Dokument =>

━━━━━━━━━━━━━━━━

Im Ausland sehr gerne an Poldergräben! 
LG Max


----------



## Der mit dem Fisch tanzt (7. Dezember 2022)

Am liebsten an unserer Zenn- und Regnitzstrecke Nachts...


----------



## FischFreund84 (7. Dezember 2022)

Am liebsten angel ich an kleineren Seen oder am Rhein.


----------



## compresiceps (7. Dezember 2022)

Die Weser ist mein Gewässer


----------



## rhinefisher (7. Dezember 2022)

Finis Terre


----------



## Phoenix84 (7. Dezember 2022)

Am Neckar


----------



## Dominik79 (7. Dezember 2022)

Im Elsass


----------



## chum (7. Dezember 2022)

Am Bodden.


----------



## Tricast (7. Dezember 2022)

An der Luhne und am Tietjenteich


----------



## XGASTX (7. Dezember 2022)

━━━━━━━━━━━━━━━━

Material =>
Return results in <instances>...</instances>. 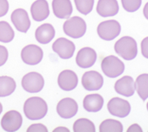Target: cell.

━━━━━━━━━━━━━━━━

Aufgaben =>
• 1. Erläutere anhand des Threads zu Lieblingsgewässern in ein bis drei Sätzen, wo und zu welcher Tageszeit der Nutzer „Der mit dem Fisch tanzt“ am liebsten angelt.
• 2. Gib den Abschnitt des Threads zu Lieblingsgewässern zwischen „Am liebsten an unserer“ und „oder am Rhein.“ einschließlich wortgetreu wieder.
• 3. Bitte führe den Thread zu Lieblingsgewässern ab der Stelle fort, an der er endet.

Erwartete Antworten =>
• 1. Der Nutzer „Der mit dem Fisch tanzt“ angelt am liebsten an der Zenn- und Regnitzstrecke, die im Beitrag als „unsere“ bezeichnet wird. Als bevorzugte Tageszeit nennt der Beitrag die Nacht.

• 2.
Am liebsten an unserer Zenn- und Regnitzstrecke Nachts...


----------



## FischFreund84 (7. Dezember 2022)

Am liebsten angel ich an kleineren Seen oder am Rhein.

• 3.
Hallo,
am MLK und an der Aller.

Gruß
Jens


----------



## kuttenkarl (7. Dezember 2022)

Mangels Fließgewässer an unseren Teichen.


----------



## Forelle74 (7. Dezember 2022)

Am Waldsee und am Flüsschen.


----------



## kv2408 (7. Dezember 2022)

Ich habe den Bodensee vor der Türe und da angle ich auch am liebsten


----------



## Nikesd (7. Dezember 2022)

Mein hausgewässer ist die Weser alles drin nichts muss. Immer wieder eine Überraschung hier was zu fangen


----------



## el.Lucio (7. Dezember 2022)

Am liebsten an der Mosel.


----------



## ulist (7. Dezember 2022)

Anglerboard Redaktion schrieb:


> *Türchen 7
> Anhang anzeigen 425890
> 
> 
> ...


An der Fulda


----------



## Verstrahlt (7. Dezember 2022)

Am Wasser :X  kleiner Fluss bis 5m breite


----------



## Waidbruder (7. Dezember 2022)

An einer Talsperre inmitten von Wäldern!


----------



## Tenchion (7. Dezember 2022)

Am Forellenbach


----------



## By-Tor (7. Dezember 2022)

Am Bodensee


----------



## RavensWiederkehr (7. Dezember 2022)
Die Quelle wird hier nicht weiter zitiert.